- [EXTRACT TO READ]:

Monday, Jun. 25, 1990

Is A Populist Revolt at Hand?

THE POLITICS OF RICH AND POOR by Kevin Phillips

Random House; 262 pages; $19.95

In the shoot-from-the-hip world of Washington prognostication, Kevin Phillips stands out like a Nostradamus. As early as 1969, he foresaw the revolt against permissiveness and the disaffection of white Southerners with the Democratic Party, which helped create "the emerging Republican majority" that has dominated American politics for the past 20 years. Now he has a major new book that could portend good news for the ailing Democrats: the 1990s, he argues, will bring a populist backlash against the greedfest of the 1980s.

Phillips brings the authority of statistics and history to his argument: with an elegant weaving of charts and cultural observations, he paints a picture of the Reagan decade as America's third period of "heyday capitalism," when the poor got poorer, the middle class had to get rich in order to retain a middle-class life-style, and being rich had to be redefined to account for the tripling in the number of multimillionaires.

Only twice in American history, he contends, did the rich gain so much: during the Gilded Age of the 1880s and the Roaring Twenties. Both periods were followed by countermovements: William Jennings Bryan's populism and Franklin Roosevelt's New Deal. "Only for so long will strung-out $35,000-a-year families enjoy magazine articles about the hundred most successful businessmen in Dallas or television programs about the life-styles of the rich and famous," he writes ominously. "And the discontents that arise go well beyond lower-class envy or the anticommercial bias of academe."

- [DIRECTIONS]:
1. Reproduce the passage of the book review starting with "THE POLITICS OF" and going on through "of the 1980s.".
2. List every person the book review mentions by name.

- [RECORDS SUPPLIED]:
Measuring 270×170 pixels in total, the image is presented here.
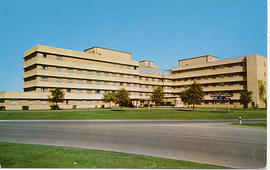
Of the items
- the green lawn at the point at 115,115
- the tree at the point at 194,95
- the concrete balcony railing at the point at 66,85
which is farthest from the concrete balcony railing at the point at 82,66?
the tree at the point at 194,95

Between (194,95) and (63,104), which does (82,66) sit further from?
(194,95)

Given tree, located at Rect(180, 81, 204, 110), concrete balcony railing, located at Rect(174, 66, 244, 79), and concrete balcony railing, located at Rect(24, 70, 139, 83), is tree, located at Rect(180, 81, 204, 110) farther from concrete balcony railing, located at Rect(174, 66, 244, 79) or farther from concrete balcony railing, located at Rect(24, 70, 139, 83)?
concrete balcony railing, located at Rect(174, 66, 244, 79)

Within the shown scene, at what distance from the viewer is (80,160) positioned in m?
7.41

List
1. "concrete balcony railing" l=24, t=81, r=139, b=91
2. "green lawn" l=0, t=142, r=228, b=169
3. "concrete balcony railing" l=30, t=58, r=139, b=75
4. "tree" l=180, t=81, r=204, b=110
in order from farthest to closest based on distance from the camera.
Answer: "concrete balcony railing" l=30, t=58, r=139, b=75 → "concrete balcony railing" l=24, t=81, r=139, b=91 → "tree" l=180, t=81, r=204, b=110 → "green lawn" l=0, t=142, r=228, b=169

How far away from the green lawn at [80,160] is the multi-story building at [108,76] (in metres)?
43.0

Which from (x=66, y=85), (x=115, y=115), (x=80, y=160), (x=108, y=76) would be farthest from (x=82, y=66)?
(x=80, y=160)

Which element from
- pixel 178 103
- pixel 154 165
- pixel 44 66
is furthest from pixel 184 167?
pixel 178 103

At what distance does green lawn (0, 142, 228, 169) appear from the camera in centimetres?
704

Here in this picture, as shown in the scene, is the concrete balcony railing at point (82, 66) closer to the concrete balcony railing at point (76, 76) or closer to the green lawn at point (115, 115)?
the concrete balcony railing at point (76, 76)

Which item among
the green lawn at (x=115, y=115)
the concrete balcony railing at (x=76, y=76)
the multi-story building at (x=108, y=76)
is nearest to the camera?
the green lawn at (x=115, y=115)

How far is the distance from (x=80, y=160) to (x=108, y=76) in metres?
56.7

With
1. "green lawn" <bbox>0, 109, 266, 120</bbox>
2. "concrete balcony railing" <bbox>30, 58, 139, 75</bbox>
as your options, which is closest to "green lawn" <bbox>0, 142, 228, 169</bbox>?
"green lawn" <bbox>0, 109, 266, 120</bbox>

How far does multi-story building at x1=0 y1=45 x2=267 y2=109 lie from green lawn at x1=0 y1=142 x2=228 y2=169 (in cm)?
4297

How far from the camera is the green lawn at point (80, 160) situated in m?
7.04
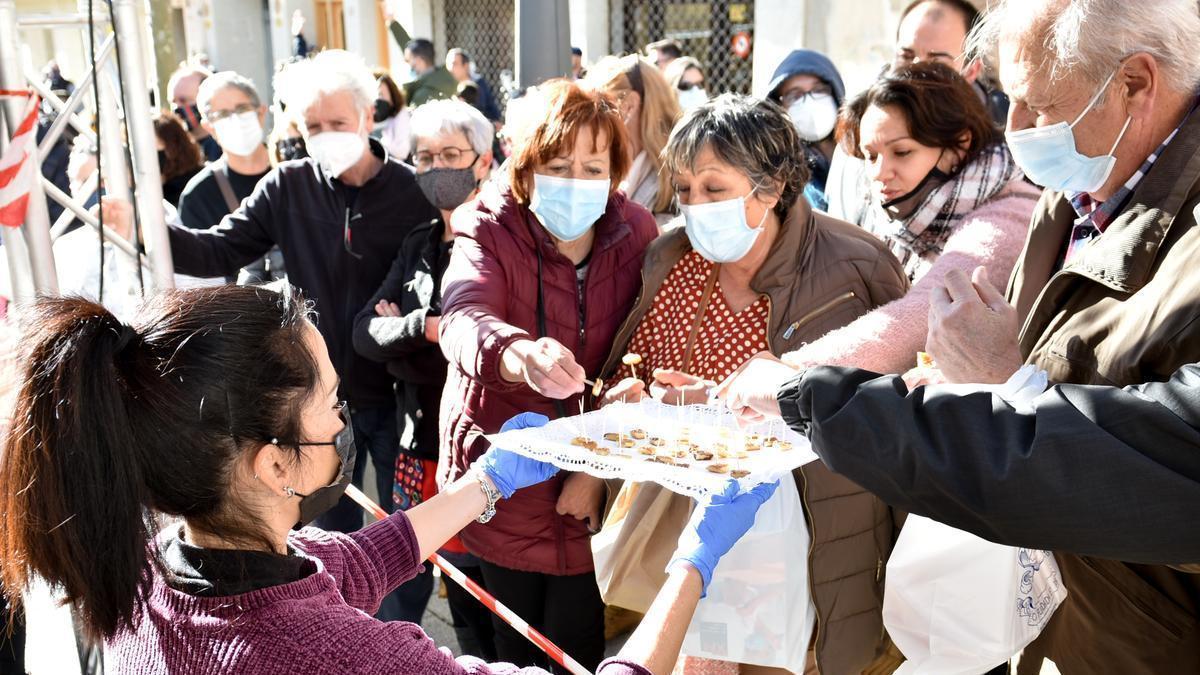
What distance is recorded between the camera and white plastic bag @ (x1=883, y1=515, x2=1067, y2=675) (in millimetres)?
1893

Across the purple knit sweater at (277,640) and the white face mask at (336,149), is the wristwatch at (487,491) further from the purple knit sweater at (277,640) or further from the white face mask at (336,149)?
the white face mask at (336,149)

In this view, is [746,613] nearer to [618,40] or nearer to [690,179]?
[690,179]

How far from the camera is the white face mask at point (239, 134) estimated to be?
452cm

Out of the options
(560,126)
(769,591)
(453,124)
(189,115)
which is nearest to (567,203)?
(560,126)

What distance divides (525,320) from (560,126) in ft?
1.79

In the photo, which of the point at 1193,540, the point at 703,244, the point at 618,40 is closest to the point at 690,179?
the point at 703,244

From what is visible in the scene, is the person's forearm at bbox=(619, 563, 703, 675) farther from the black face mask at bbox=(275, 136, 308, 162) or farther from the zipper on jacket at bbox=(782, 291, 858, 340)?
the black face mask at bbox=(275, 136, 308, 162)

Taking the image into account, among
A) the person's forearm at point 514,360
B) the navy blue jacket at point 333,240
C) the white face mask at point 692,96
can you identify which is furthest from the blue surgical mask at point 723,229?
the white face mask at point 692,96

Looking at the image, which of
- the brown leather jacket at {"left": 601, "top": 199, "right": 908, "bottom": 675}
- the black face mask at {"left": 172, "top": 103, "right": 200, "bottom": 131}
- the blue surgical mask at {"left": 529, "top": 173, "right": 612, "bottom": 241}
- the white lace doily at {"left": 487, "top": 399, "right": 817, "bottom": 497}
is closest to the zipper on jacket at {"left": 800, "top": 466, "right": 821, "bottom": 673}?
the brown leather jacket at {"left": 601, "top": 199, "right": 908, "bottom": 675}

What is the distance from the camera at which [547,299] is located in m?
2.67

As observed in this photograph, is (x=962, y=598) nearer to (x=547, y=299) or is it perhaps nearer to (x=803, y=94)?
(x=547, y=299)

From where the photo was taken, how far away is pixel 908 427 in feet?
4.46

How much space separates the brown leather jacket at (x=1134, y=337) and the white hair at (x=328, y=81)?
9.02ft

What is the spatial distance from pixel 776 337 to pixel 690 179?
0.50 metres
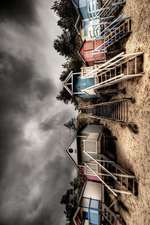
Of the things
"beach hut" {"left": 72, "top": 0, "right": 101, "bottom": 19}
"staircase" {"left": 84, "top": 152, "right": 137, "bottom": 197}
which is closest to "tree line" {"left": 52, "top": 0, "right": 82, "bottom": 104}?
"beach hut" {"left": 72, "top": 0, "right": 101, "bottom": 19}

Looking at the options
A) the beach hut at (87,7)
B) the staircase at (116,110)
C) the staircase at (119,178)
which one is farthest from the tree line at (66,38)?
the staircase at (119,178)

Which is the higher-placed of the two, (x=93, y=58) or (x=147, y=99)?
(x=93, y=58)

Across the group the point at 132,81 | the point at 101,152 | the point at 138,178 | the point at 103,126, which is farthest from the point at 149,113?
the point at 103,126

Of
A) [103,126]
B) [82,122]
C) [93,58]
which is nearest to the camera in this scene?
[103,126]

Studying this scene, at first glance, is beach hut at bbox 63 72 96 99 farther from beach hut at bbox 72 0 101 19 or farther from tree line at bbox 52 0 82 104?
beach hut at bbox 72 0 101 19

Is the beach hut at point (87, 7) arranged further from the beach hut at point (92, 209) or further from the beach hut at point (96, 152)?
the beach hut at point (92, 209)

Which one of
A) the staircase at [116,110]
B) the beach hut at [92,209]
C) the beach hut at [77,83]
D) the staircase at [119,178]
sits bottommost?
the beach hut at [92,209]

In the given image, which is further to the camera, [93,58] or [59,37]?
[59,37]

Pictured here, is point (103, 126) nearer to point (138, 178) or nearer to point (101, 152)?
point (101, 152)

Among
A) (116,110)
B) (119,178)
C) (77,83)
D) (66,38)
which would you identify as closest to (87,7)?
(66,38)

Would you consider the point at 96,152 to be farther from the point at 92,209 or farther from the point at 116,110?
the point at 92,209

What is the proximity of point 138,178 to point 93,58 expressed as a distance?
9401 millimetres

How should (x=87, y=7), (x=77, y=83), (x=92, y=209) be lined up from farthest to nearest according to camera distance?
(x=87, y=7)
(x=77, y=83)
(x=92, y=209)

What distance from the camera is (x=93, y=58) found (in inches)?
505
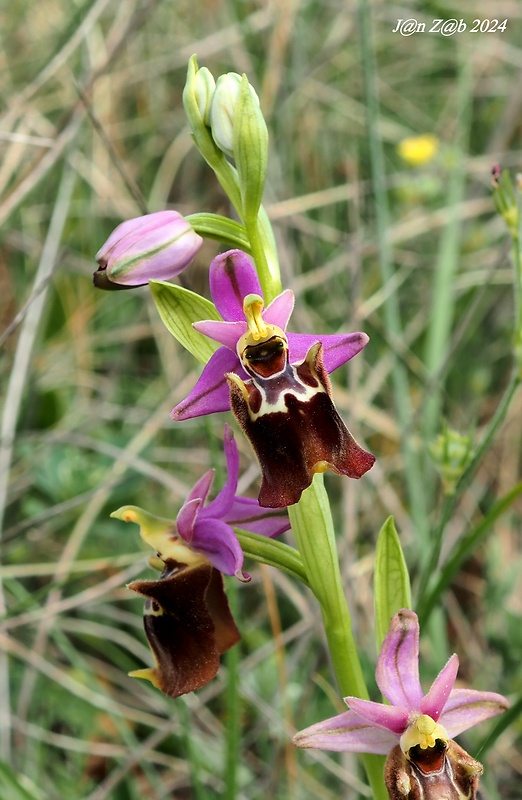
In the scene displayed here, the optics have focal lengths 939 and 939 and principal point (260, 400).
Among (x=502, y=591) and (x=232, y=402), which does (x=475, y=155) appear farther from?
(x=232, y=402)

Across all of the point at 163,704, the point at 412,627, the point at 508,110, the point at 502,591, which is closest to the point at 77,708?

- [SOLUTIONS TO THE EXERCISE]:
1.
THE POLITICS OF RICH AND POOR by Kevin Phillips

Random House; 262 pages; $19.95

In the shoot-from-the-hip world of Washington prognostication, Kevin Phillips stands out like a Nostradamus. As early as 1969, he foresaw the revolt against permissiveness and the disaffection of white Southerners with the Democratic Party, which helped create "the emerging Republican majority" that has dominated American politics for the past 20 years. Now he has a major new book that could portend good news for the ailing Democrats: the 1990s, he argues, will bring a populist backlash against the greedfest of the 1980s.

2. Kevin Phillips, Nostradamus, Reagan, William Jennings Bryan, Franklin Roosevelt